Goal :: Copy out, word for word, the stretch of the data below from the line containing "How large a" through the end of the data, and nothing else.
____ Supplied records
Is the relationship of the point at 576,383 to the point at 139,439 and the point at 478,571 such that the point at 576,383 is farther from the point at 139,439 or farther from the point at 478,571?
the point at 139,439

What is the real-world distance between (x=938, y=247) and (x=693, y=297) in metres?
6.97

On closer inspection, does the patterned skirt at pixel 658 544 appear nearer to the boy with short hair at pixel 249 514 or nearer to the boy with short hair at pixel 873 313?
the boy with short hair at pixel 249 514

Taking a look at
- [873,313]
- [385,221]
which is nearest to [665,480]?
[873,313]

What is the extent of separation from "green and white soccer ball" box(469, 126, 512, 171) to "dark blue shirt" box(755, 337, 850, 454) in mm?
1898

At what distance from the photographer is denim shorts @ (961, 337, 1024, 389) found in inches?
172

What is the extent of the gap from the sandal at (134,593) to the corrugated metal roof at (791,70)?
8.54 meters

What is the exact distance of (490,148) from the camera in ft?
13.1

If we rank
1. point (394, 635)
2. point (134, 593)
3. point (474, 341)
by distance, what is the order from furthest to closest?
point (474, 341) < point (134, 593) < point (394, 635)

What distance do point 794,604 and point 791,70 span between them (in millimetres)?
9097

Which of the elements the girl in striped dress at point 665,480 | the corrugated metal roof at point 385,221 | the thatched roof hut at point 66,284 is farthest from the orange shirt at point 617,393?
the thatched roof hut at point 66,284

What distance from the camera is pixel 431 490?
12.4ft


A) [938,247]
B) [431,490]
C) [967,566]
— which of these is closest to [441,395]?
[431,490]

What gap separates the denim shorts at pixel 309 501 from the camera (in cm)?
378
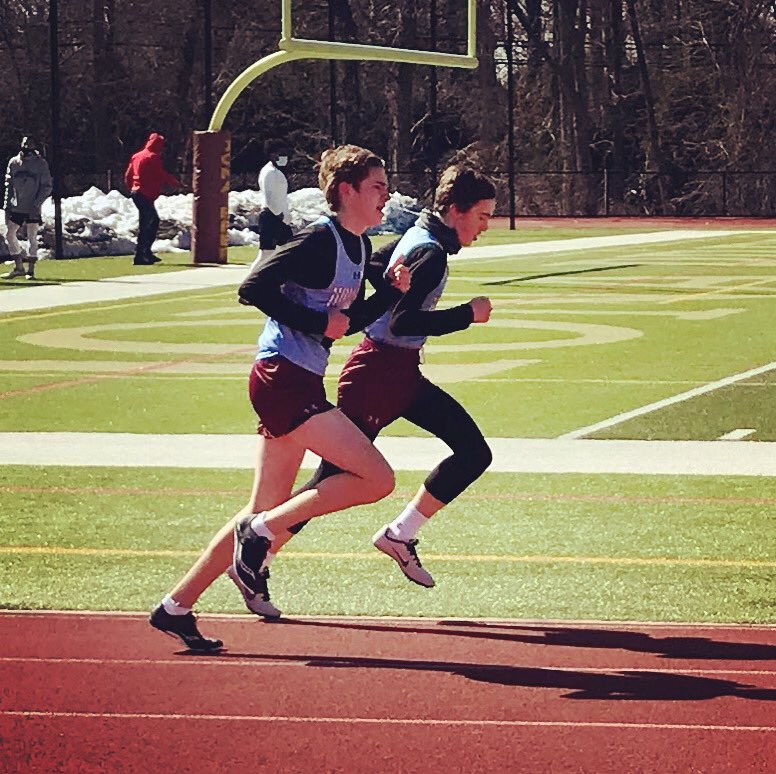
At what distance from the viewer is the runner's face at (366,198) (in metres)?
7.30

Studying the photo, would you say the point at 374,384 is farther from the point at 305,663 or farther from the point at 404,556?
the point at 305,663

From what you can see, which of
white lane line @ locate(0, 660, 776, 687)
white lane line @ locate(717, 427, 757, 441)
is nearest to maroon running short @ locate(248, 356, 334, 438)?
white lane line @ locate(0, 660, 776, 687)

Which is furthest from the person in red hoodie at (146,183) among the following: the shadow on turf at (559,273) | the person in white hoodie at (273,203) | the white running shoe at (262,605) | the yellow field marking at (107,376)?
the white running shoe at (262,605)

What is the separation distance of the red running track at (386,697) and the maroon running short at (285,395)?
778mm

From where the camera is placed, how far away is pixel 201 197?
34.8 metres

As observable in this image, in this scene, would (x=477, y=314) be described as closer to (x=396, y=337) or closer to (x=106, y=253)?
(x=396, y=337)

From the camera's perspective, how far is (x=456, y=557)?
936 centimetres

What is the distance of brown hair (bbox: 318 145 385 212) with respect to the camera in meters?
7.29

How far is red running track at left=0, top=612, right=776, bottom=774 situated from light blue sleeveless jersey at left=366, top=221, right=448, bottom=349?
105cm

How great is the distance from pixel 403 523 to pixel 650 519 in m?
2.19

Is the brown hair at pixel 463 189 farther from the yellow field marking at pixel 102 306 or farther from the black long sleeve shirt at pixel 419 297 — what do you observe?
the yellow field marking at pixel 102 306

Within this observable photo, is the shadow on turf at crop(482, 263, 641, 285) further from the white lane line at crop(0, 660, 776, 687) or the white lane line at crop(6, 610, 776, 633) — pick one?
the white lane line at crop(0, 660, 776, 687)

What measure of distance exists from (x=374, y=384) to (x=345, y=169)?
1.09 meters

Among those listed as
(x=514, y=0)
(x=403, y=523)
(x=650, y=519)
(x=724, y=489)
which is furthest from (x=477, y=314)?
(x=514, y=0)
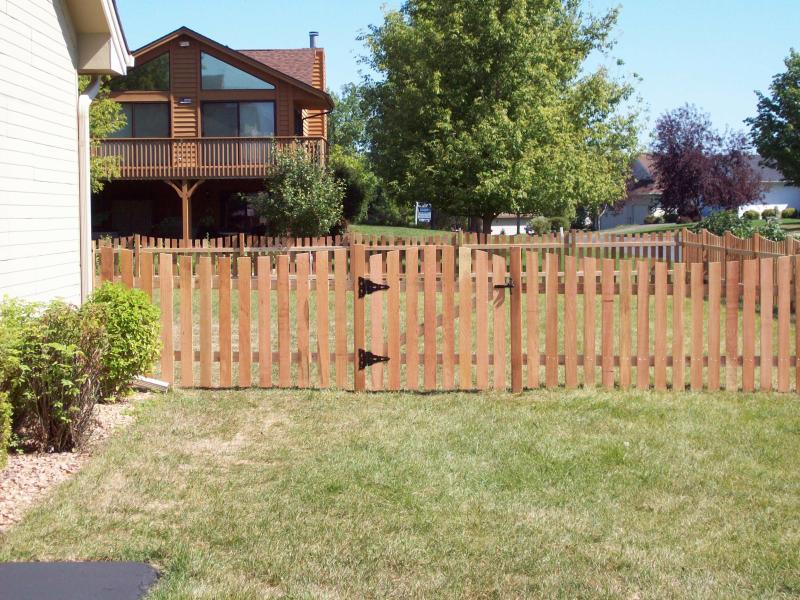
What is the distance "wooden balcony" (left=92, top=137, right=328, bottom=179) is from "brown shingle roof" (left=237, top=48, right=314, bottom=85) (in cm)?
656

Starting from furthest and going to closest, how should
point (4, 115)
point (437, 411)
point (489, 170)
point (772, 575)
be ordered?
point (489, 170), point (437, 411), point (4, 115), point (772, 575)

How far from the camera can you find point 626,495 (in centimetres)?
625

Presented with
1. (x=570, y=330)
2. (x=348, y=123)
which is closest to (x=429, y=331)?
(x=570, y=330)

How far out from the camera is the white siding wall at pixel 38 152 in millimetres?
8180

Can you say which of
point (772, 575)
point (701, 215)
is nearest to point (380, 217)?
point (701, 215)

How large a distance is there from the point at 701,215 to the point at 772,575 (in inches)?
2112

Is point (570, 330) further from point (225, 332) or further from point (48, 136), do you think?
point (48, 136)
________
Expected output ::
How large a distance is there from the point at 701,215 to the point at 772,575 (in inches)?
2112

Is point (570, 330) further from point (225, 332) or further from point (48, 136), do you think?
point (48, 136)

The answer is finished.